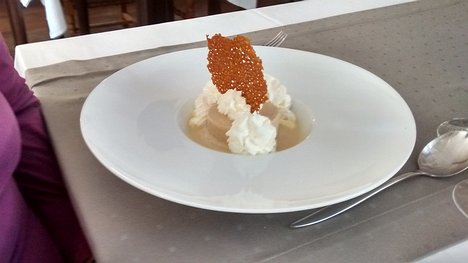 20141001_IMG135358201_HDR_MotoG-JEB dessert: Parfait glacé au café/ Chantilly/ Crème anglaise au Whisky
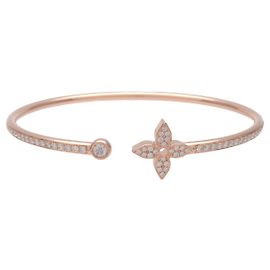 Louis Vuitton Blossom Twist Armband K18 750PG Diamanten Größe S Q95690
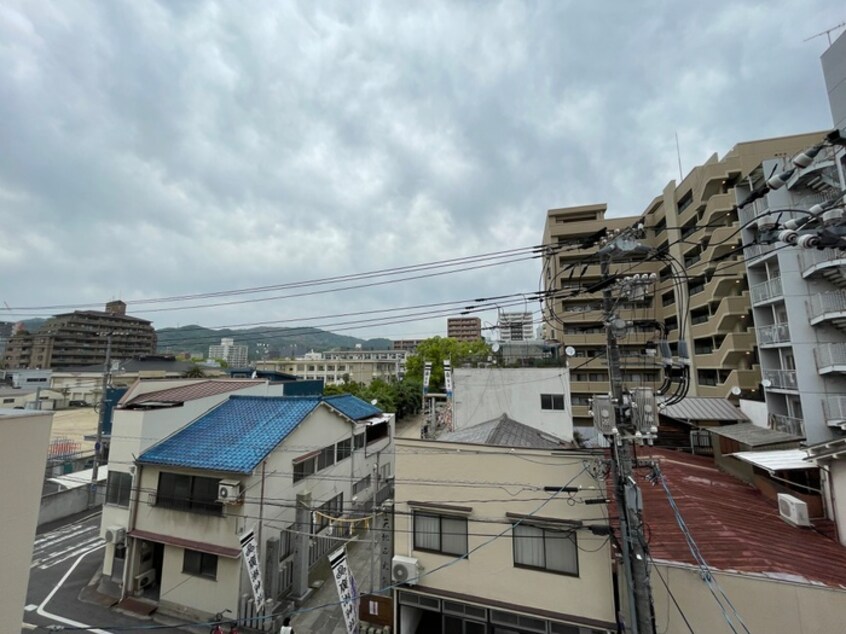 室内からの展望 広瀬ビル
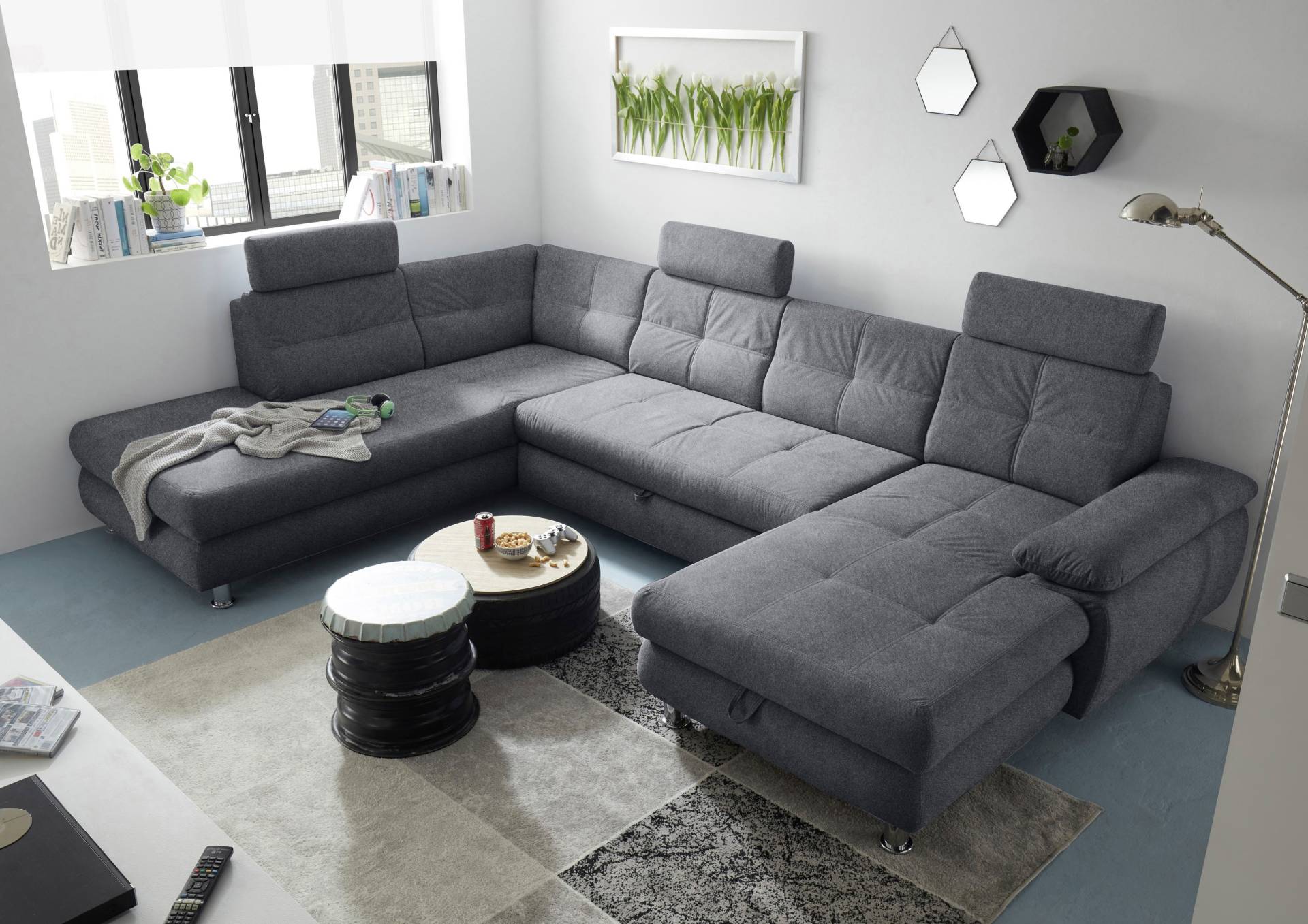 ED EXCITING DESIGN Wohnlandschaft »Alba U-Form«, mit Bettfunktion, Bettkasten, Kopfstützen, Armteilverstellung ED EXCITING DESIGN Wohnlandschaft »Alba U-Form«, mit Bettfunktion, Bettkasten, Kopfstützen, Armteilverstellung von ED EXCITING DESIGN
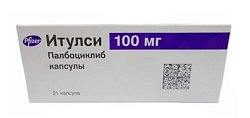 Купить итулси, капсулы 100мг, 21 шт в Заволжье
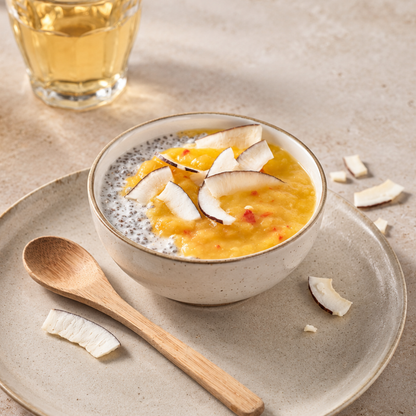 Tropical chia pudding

• [INSTRUCTIONS TO FOLLOW] Lay out the text of the material above as a JSON list of strings, one string for each line, with blank lines dropped. Leave the pictures out of your answer.

• [OUTPUT FOR THIS TASK]
[
  " 20141001_IMG135358201_HDR_MotoG-JEB dessert: Parfait glacé au café/ Chantilly/ Crème anglaise au Whisky",
  " Louis Vuitton Blossom Twist Armband K18 750PG Diamanten Größe S Q95690",
  " 室内からの展望 広瀬ビル",
  " ED EXCITING DESIGN Wohnlandschaft »Alba U-Form«, mit Bettfunktion, Bettkasten, Kopfstützen, Armteilverstellung ED EXCITING DESIGN Wohnlandschaft »Alba U-Form«, mit Bettfunktion, Bettkasten, Kopfstützen, Armteilverstellung von ED EXCITING DESIGN",
  " Купить итулси, капсулы 100мг, 21 шт в Заволжье",
  " Tropical chia pudding"
]